Inclusion Criteria

Concurrent Medication:

Allowed:

• Experimental drugs (IND drugs) which are targeted specifically against the AIDS virus or which stimulate the immune system.
• Systemic or oral antibiotics.

Patients must have AIDS or AIDS-related syndromes (HIV infection:

• Group III or IV, CDC classification) and not have been treated for oral candidiasis during the past year.
• Patients can be entered into the study who have:
• Other oral lesions due to Kaposi's sarcoma, herpes zoster, and herpes simplex.
• A positive or negative oral culture for Candida.
• Must be able to follow instructions regarding the use of a pastille.

Exclusion Criteria

Co-existing Condition:

Patients with the following are excluded:

• Oral lesions diagnostic of oral candidiasis or systemic candidiasis.
• Suspected or proven candidal esophagitis.

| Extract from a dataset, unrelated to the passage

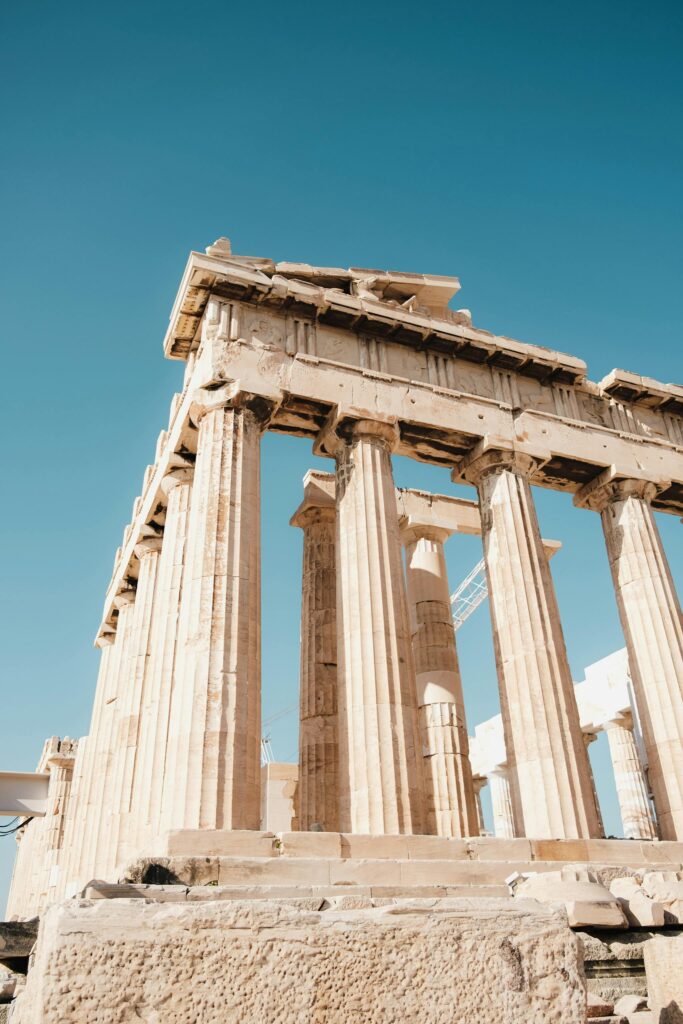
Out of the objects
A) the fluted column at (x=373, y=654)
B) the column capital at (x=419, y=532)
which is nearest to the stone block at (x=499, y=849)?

Patients with the following are excluded:

• Oral lesions diagnostic of oral candidiasis or systemic candidiasis.
• Receiving any effective antifungal agent orally or intravenously within 72 hours of study entry.
• Not expected to survive for at least 6 months.
• Unable to voluntarily maintain a pastille in the buccal cavity for approximately 20 minutes twice a day.
• Known hypersensitivity to nystatin.
• Suspected or proven candidal esophagitis.

Prior Medication:

Excluded within 72 hours of study entry:

• Any oral or intravenous antifungal agent.